WRITTEN REQUEST 1.
Pull out each line of the records that contains the string "birch", treating uppercase and lowercase letters as different.

TEXT SHOWN.
= = = = = = =

# Axle shield tool needed?



## lstocks (Apr 9, 2002)

I was getting ready to install a new crankset in a 2010 Madone frame, and Trek's instructions say to use their "installation tool" to get the two-piece plastic axle shield installed correctly. It says when installed correctly, the two halves go together with an audible click. This installation seems too easy without a tool--is this thing really needed? Thought I'd ask someone who's been down this road before


----------



## johntrek5 (Nov 8, 2010)

I have slipped them together without any special tool. They just slide into each other, and no big deal. Just make sure you torque correctly.


----------



## lstocks (Apr 9, 2002)

You mean torquing together the two halves of the crank axle? The Campy set-up I have states 42 Nm --it sounds like from what I see on the boards the cranks on Trek's have a tendency to work themselves loose?

Thanks!


----------



## johntrek5 (Nov 8, 2010)

I have only put one together with Ultegra with the internal bearings. Basically once you put the plastic sleeve together inside the bottom bracket, insert the bearings andseals, install crank side, then put the crank arm on. Torque from that side. Then torque the crank arm bolts. On the Ultegra it has two hex bolts. I do each one a little at a time. I have heard they can work themselves slightly loose over time. Might not be a bad idea to re torque after a few hundred miles.


----------



## zac (Aug 5, 2005)

lstocks said:


> I was getting ready to install a new crankset in a 2010 Madone frame, and Trek's instructions say to use their "installation tool" to get the two-piece plastic axle shield installed correctly. It says when installed correctly, the two halves go together with an audible click. This installation seems too easy without a tool--is this thing really needed? Thought I'd ask someone who's been down this road before


No, it is not needed. But the important thing here is to make sure the outer flanges of the shields are seated in the BB shell/socket recess for them, and yes they will make an audible click when they are seated correctly, as the fit is that precise. You should also do a visual inspection to make sure they are properly seated. Additionally, prior to installation, make sure both the flanges and the sockets are perfectly clean, as even a spec of sand will prevent proper seating. 

This very issue, I suspect, may have been a contributor to the "loose" bearing issue that has been reported by so many. If the flanges are not properly seated, they will prevent the bearings from seating properly. Over time this will cause problems as the bearing would be free to precess* in the socket. (*Not sure that is the correct term, but it works).

You can make your own tool if you are so inclined. It is nothing more than a threaded rod with appropriate sized spacers and washers that when inserted through the BB shell and tightened, "pull" first the shields into place, then later the bearings. (Very similar to a headset race setter, but on a smaller scale).

hth
zac


----------



## lstocks (Apr 9, 2002)

Thanks very much for your information..very helpful!


----------

= = = = = = =

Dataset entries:
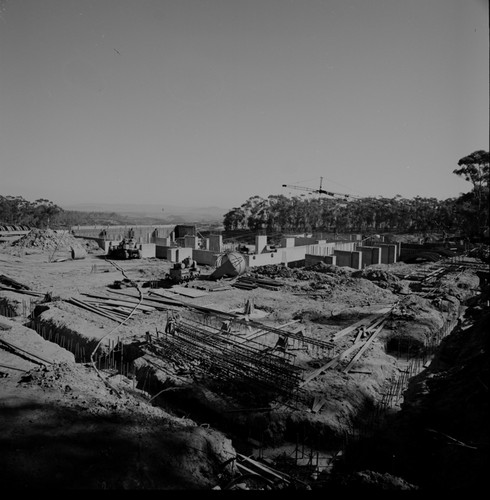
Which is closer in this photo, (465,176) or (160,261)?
(160,261)

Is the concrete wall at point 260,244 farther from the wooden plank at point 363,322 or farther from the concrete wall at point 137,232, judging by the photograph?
the concrete wall at point 137,232

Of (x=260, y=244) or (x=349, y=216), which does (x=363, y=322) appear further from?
(x=349, y=216)

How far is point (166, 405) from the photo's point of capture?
8812 mm

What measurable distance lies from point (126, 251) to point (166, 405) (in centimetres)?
2238

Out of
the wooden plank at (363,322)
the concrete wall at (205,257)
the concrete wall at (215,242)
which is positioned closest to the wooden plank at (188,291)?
the concrete wall at (205,257)

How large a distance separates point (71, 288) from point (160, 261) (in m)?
10.1

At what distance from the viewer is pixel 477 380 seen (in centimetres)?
750

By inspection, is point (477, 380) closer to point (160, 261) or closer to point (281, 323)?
point (281, 323)

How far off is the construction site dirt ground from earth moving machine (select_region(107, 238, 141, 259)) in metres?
12.7

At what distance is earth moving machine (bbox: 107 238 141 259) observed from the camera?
2961 cm

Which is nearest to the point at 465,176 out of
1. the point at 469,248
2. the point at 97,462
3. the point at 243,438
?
the point at 469,248

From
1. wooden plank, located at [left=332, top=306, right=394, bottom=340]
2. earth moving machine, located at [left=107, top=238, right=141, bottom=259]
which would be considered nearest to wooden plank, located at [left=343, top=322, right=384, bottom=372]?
wooden plank, located at [left=332, top=306, right=394, bottom=340]

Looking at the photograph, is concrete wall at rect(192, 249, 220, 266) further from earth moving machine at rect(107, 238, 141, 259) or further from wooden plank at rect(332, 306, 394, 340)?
wooden plank at rect(332, 306, 394, 340)

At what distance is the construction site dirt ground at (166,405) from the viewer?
18.6ft
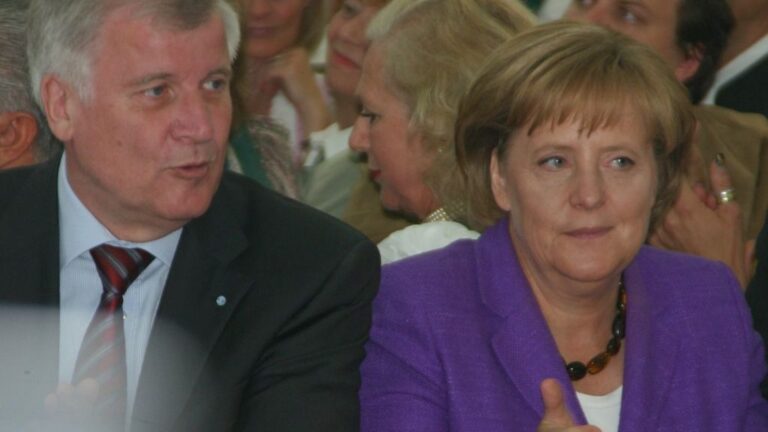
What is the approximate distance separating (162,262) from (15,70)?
0.92m

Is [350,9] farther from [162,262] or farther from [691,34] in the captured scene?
[162,262]

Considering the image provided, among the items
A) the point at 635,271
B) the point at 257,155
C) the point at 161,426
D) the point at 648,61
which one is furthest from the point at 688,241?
the point at 161,426

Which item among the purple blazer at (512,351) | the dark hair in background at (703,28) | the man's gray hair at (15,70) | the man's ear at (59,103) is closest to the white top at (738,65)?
the dark hair in background at (703,28)

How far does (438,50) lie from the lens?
380 centimetres

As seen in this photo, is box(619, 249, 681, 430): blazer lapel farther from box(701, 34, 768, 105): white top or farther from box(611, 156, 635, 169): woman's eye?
box(701, 34, 768, 105): white top

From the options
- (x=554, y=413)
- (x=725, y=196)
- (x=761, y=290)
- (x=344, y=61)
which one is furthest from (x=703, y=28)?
(x=554, y=413)

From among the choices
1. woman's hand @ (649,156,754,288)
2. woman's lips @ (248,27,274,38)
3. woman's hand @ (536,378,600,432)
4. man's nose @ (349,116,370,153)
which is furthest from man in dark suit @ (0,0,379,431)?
woman's lips @ (248,27,274,38)

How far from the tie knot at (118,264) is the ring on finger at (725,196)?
159 centimetres

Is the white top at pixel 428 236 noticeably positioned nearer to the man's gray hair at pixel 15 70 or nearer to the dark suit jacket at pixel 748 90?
the man's gray hair at pixel 15 70

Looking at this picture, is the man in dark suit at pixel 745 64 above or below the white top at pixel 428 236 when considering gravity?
below

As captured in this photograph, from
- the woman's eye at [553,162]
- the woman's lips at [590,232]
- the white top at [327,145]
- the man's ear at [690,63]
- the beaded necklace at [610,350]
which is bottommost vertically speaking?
the white top at [327,145]

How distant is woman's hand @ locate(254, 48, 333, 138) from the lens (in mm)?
5316

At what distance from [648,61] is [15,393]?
136 cm

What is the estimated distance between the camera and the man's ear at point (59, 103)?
309 centimetres
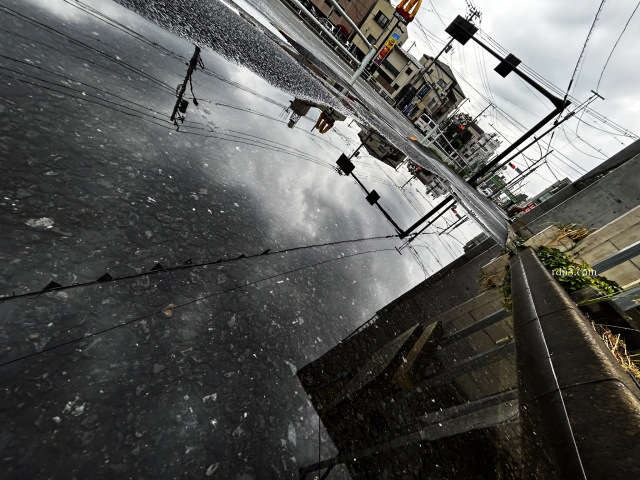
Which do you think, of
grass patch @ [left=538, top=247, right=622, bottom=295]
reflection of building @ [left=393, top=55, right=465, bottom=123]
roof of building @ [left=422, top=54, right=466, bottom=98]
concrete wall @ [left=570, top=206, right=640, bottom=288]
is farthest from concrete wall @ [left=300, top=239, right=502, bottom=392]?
roof of building @ [left=422, top=54, right=466, bottom=98]

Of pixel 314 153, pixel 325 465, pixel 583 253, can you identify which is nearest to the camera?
pixel 325 465

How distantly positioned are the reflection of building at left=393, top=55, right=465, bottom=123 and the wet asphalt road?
45145 mm

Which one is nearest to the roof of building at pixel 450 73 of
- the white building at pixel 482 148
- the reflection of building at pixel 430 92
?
the reflection of building at pixel 430 92

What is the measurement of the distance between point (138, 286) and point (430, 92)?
5321cm

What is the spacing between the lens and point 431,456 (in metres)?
2.46

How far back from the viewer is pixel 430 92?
4303 cm

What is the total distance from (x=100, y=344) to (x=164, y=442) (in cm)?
109

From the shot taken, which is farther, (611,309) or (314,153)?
(314,153)

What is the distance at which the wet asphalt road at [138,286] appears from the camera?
1940mm

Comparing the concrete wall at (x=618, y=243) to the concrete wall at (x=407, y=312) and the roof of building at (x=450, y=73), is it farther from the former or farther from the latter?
the roof of building at (x=450, y=73)

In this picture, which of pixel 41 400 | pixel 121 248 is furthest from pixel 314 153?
pixel 41 400

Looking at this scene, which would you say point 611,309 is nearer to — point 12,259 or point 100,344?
point 100,344

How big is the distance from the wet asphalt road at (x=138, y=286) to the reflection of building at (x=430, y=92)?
45.1 meters

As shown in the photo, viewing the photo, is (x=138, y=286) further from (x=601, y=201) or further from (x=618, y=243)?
(x=601, y=201)
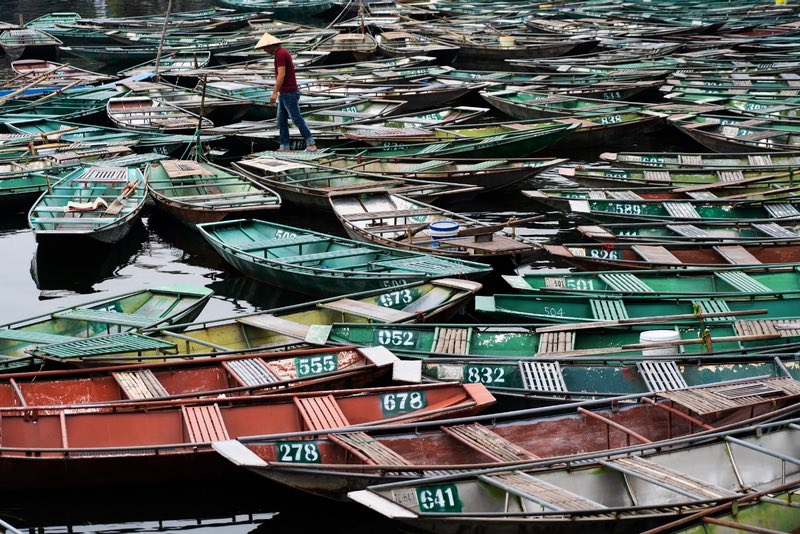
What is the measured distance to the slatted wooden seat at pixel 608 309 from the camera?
1223 cm

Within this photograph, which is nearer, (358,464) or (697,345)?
(358,464)

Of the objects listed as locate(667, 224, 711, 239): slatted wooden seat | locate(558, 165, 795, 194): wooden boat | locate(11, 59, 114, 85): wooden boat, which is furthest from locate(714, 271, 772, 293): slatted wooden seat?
locate(11, 59, 114, 85): wooden boat

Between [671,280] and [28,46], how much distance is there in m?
28.4

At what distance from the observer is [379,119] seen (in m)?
22.9

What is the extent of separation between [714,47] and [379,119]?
1447 cm

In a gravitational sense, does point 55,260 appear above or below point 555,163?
below

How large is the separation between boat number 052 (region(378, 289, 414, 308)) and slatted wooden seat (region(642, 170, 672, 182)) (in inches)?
254

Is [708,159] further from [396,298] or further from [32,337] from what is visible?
[32,337]

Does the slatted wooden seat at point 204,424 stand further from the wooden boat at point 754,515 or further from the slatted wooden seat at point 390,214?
the slatted wooden seat at point 390,214

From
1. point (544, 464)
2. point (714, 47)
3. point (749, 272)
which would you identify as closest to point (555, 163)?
point (749, 272)

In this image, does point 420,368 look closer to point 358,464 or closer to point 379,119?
point 358,464

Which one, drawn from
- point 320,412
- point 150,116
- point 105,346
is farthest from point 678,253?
point 150,116

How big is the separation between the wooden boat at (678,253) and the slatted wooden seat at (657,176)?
3565 mm

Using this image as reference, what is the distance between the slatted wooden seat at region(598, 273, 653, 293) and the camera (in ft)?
42.1
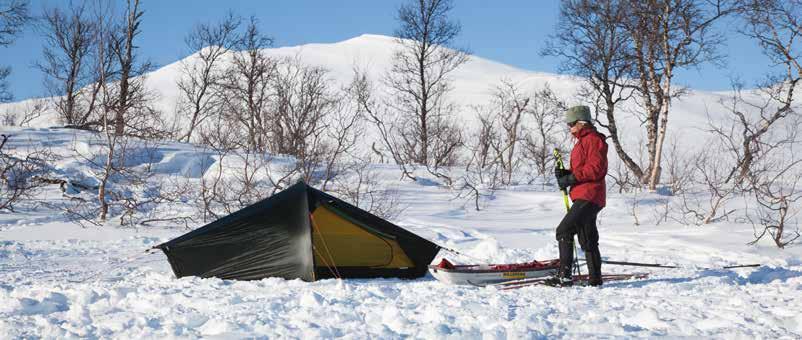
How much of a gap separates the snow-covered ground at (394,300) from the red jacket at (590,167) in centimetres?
88

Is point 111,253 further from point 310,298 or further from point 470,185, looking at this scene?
Answer: point 470,185

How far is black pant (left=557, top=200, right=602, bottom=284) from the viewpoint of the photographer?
6059 mm

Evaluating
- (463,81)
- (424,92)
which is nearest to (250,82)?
(424,92)

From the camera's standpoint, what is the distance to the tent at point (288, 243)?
22.0 ft

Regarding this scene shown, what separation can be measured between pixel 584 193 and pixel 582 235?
410 millimetres

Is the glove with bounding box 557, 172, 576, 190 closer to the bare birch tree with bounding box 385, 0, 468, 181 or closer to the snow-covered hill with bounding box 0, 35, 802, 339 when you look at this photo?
the snow-covered hill with bounding box 0, 35, 802, 339

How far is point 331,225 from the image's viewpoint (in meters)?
7.01

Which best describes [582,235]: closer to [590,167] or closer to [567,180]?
[567,180]

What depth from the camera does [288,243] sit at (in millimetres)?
6762

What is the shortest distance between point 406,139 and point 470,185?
771 cm

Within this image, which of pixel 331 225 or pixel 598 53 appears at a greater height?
pixel 598 53

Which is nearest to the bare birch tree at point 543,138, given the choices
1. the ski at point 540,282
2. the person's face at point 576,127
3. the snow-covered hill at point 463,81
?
the snow-covered hill at point 463,81

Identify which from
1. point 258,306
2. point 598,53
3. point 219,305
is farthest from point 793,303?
point 598,53

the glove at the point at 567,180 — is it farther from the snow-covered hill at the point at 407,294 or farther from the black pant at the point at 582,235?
Result: the snow-covered hill at the point at 407,294
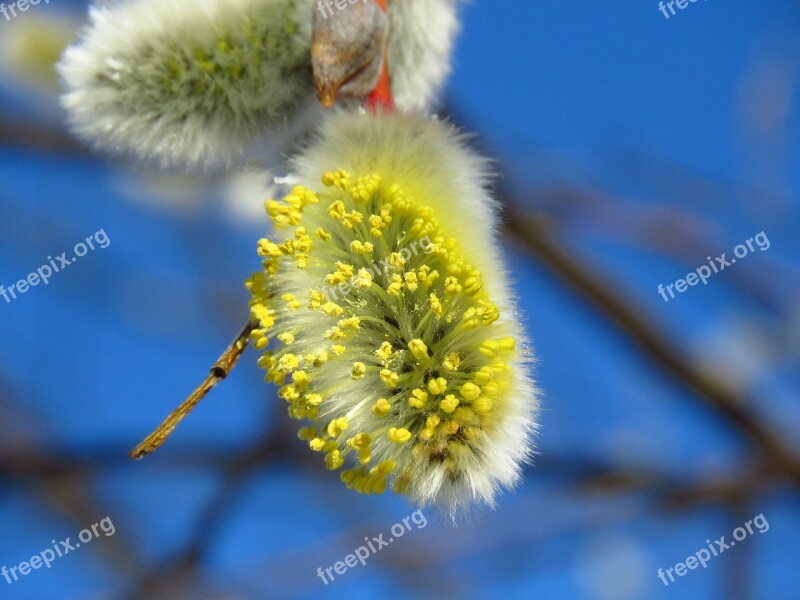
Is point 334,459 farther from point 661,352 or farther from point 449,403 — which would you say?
point 661,352

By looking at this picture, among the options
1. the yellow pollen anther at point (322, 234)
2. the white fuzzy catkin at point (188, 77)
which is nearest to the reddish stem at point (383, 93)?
the white fuzzy catkin at point (188, 77)

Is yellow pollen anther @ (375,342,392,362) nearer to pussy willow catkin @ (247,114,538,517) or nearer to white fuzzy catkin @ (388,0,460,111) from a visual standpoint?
pussy willow catkin @ (247,114,538,517)

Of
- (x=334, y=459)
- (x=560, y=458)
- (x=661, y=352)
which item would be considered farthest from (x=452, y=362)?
(x=560, y=458)

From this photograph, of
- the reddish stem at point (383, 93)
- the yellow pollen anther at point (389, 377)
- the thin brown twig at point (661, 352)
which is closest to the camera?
the yellow pollen anther at point (389, 377)

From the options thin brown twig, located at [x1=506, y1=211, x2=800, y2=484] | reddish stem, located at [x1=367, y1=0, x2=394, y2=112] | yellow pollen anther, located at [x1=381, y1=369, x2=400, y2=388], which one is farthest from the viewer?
thin brown twig, located at [x1=506, y1=211, x2=800, y2=484]

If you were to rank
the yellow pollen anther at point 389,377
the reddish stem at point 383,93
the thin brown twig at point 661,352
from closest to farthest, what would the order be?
the yellow pollen anther at point 389,377 → the reddish stem at point 383,93 → the thin brown twig at point 661,352

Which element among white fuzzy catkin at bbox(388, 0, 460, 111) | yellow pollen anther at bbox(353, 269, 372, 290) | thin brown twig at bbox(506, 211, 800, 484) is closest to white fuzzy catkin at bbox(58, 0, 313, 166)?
white fuzzy catkin at bbox(388, 0, 460, 111)

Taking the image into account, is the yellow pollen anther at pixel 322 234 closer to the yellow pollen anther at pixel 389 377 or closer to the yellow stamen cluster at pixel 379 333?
the yellow stamen cluster at pixel 379 333

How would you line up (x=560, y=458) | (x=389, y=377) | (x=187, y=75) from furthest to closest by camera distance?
(x=560, y=458), (x=187, y=75), (x=389, y=377)
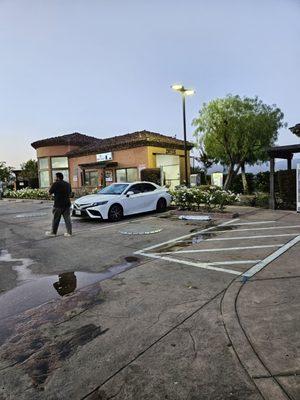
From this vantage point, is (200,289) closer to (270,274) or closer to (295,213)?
(270,274)

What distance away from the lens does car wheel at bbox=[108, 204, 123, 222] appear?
1201cm

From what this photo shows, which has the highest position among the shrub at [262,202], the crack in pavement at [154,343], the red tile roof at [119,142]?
the red tile roof at [119,142]

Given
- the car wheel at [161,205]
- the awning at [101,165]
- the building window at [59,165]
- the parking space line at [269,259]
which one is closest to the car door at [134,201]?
the car wheel at [161,205]

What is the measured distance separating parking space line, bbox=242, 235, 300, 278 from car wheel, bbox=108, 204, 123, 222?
21.0 feet

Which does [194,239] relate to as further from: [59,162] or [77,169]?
[59,162]

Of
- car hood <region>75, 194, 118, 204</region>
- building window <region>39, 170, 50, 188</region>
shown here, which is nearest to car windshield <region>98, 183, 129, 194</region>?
car hood <region>75, 194, 118, 204</region>

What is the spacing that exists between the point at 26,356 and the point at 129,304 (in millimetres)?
1512

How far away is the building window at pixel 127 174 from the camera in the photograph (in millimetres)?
26587

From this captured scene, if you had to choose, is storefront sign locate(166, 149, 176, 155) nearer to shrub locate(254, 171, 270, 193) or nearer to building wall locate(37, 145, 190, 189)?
building wall locate(37, 145, 190, 189)

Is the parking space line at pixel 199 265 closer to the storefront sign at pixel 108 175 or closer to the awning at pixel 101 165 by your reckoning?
the awning at pixel 101 165

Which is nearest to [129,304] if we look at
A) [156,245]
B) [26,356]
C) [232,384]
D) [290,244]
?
[26,356]

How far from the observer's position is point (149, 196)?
1377 centimetres

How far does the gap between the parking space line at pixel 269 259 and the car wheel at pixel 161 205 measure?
23.4 ft

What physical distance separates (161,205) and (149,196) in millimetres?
983
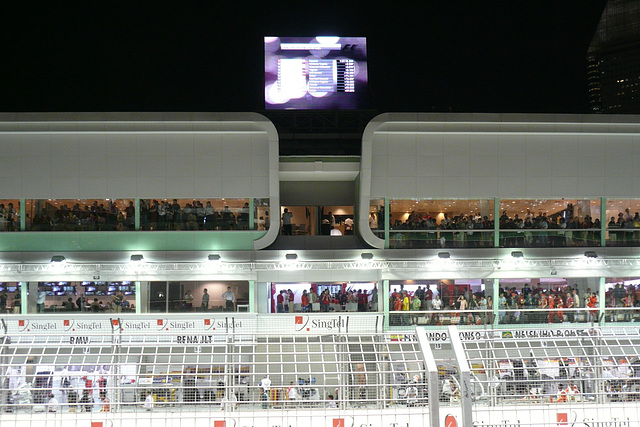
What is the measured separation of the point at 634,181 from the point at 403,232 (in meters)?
9.77

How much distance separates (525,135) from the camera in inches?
981

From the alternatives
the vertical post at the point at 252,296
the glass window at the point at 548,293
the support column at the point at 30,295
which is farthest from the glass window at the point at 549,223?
the support column at the point at 30,295

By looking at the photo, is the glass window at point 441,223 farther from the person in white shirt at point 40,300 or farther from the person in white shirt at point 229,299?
the person in white shirt at point 40,300

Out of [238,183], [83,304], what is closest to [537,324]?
[238,183]

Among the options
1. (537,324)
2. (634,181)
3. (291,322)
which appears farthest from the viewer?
(634,181)

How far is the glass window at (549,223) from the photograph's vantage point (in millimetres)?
25188

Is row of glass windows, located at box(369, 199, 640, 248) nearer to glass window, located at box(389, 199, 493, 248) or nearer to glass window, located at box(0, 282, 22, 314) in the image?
glass window, located at box(389, 199, 493, 248)

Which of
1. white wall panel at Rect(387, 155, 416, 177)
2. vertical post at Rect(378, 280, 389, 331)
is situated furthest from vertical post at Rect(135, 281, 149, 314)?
white wall panel at Rect(387, 155, 416, 177)

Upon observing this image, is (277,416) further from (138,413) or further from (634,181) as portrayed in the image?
(634,181)

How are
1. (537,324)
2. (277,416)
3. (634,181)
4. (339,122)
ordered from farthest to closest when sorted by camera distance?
1. (339,122)
2. (634,181)
3. (537,324)
4. (277,416)

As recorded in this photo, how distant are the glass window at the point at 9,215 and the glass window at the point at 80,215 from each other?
431 millimetres

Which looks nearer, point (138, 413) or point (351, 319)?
point (138, 413)

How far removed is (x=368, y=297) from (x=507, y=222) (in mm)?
6525

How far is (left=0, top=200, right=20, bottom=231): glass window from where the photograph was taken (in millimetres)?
23969
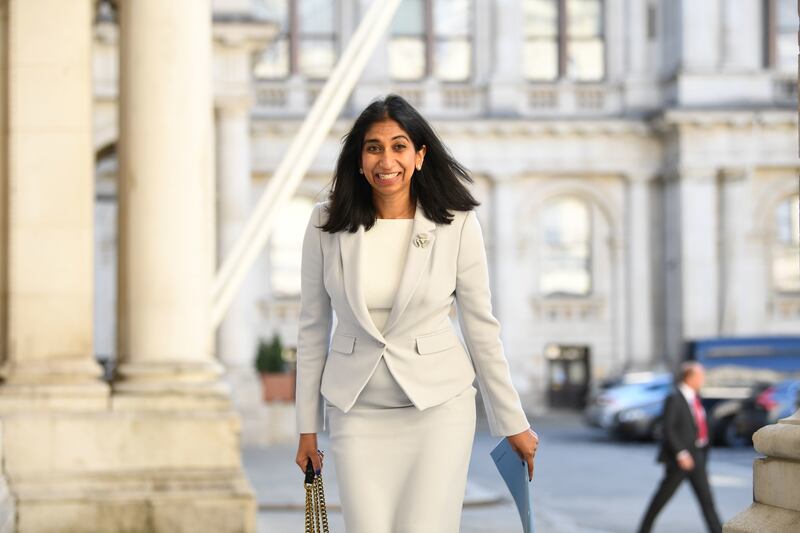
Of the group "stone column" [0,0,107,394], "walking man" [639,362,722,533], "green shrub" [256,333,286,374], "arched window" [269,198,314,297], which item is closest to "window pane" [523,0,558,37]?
"arched window" [269,198,314,297]

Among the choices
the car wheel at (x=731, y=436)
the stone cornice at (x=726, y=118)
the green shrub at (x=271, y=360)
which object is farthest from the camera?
the stone cornice at (x=726, y=118)

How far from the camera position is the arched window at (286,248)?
4591cm

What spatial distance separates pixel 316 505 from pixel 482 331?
76cm

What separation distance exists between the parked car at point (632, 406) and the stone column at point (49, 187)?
22.2 meters

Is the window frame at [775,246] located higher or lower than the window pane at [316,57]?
lower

= = = = = = =

WRITTEN REQUEST 2.
Output everything in the axle shield thread from "I have only" down to "(Aug 5, 2005)", word for word.

WORKED SOLUTION 1.
Is the glove with bounding box 557, 172, 576, 190 closer to the bare birch tree with bounding box 385, 0, 468, 181 or closer to the snow-covered hill with bounding box 0, 35, 802, 339 when you look at this photo?
Which is nearest to the bare birch tree at point 543,138, given the choices

WORKED SOLUTION 2.
I have only put one together with Ultegra with the internal bearings. Basically once you put the plastic sleeve together inside the bottom bracket, insert the bearings andseals, install crank side, then put the crank arm on. Torque from that side. Then torque the crank arm bolts. On the Ultegra it has two hex bolts. I do each one a little at a time. I have heard they can work themselves slightly loose over time. Might not be a bad idea to re torque after a few hundred miles.


----------



## zac (Aug 5, 2005)